- Outfielder, third baseman, shortstop
- Born: May 7, 1899 Attleboro, Massachusetts, U.S.
- Died: May 13, 1967 (aged 68) Santa Monica, California, U.S.
- Batted: BothThrew: Right

MLB debut
- September 10, 1923, for the Cincinnati Reds

Last MLB appearance
- September 7, 1927, for the Chicago Cubs

MLB statistics
- Batting average: .178
- Home runs: 2
- Runs batted in: 17
- Stats at Baseball Reference

Teams
- Cincinnati Reds (1923–1924); Chicago Cubs (1927);

= Eddie Pick =

American baseball player (1899–1967)

Edgar Everett Pick (May 7, 1899 – May 13, 1967) was an American professional baseball outfielder, third baseman, and shortstop from 1922 to 1933. He played 66 games in Major League Baseball for the Cincinnati Reds (1923–1924) and Chicago Cubs (1927). During his major league career, he compiled a .178 batting average in 191 at bats.
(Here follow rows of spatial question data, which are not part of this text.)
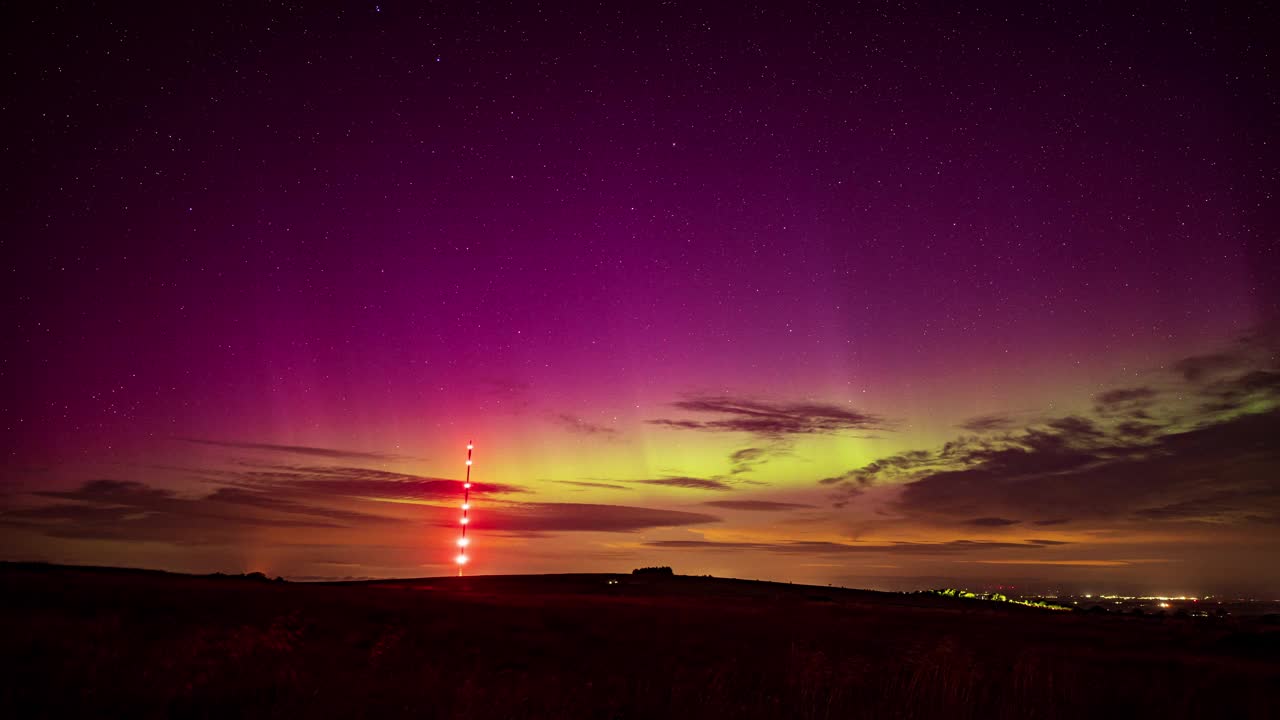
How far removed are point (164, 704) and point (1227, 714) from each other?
14.7 meters

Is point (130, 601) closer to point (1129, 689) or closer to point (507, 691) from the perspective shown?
point (507, 691)

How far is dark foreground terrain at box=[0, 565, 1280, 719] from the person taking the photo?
29.0ft

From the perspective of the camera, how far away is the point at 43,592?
1065 inches

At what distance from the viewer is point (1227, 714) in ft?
41.5

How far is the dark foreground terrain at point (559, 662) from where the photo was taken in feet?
29.0

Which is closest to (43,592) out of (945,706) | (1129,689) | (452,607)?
(452,607)

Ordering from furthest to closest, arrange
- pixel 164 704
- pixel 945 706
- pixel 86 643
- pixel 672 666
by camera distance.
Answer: pixel 672 666
pixel 86 643
pixel 945 706
pixel 164 704

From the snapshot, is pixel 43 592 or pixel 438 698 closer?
pixel 438 698

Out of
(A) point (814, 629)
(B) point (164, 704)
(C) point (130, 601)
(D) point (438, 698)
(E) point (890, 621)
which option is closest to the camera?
(B) point (164, 704)

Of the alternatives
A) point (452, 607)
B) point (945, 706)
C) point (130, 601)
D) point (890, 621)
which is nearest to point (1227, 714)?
point (945, 706)

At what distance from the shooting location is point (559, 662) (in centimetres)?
1744

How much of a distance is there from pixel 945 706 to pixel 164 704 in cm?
855

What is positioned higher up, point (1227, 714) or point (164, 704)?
point (164, 704)

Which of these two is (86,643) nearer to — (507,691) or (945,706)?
(507,691)
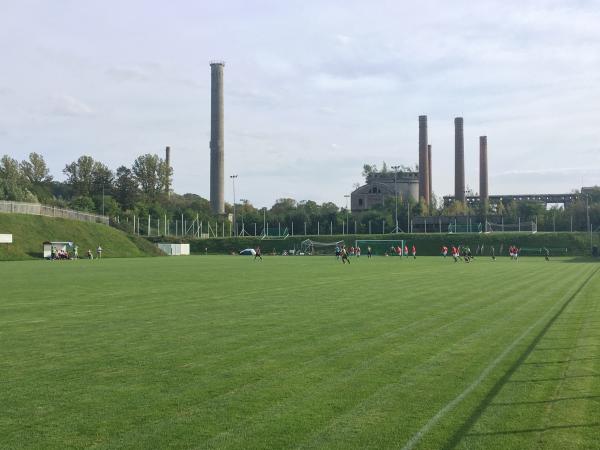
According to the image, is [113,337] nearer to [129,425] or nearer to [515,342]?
[129,425]

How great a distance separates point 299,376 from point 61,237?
69.7 metres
Pick also played ten seasons in the American Association, mostly with the Kansas City Blues (1924–1927, 1930–1931). His best seasons were in Kansas City, including 1925 (.325 batting average, .513 slugging percentage, 24 triples), 1926 (.335 batting average, .522 slugging percentage), 1927 (.359 batting average, .500 slugging percentage), 1931 (.319 batting average, .487 slugging percentage, 58 doubles), and 1932 (.344 batting average, .490 slugging percentage). When the Kansas City Baseball Hall of Fame was created in 1950, Pick was one of three inaugural inductees along with Bunny Brief and Pat Collins.

After his baseball career ended, Pick was employed in the trucking business, serving as vice president of the Riss and Company, Inc., Truck Lines until he retired in 1960. He also served in the military during World War I. After retiring in 1960, he moved to Santa Monica, California. Pick and his wife, Jo, had one daughter. Pick died of cancer at his home in Santa Monica at age 68.